=== Section Start ===
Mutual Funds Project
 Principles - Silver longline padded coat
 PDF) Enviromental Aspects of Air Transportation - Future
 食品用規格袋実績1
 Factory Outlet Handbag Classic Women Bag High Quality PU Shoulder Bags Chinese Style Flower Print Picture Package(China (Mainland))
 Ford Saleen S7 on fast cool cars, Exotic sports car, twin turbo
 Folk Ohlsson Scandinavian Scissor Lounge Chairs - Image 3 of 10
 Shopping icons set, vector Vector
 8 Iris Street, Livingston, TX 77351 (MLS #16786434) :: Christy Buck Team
=== Section End ===
Reproduce the material in full, with no word added or dropped.

Mutual Funds Project
 Principles - Silver longline padded coat
 PDF) Enviromental Aspects of Air Transportation - Future
 食品用規格袋実績1
 Factory Outlet Handbag Classic Women Bag High Quality PU Shoulder Bags Chinese Style Flower Print Picture Package(China (Mainland))
 Ford Saleen S7 on fast cool cars, Exotic sports car, twin turbo
 Folk Ohlsson Scandinavian Scissor Lounge Chairs - Image 3 of 10
 Shopping icons set, vector Vector
 8 Iris Street, Livingston, TX 77351 (MLS #16786434) :: Christy Buck Team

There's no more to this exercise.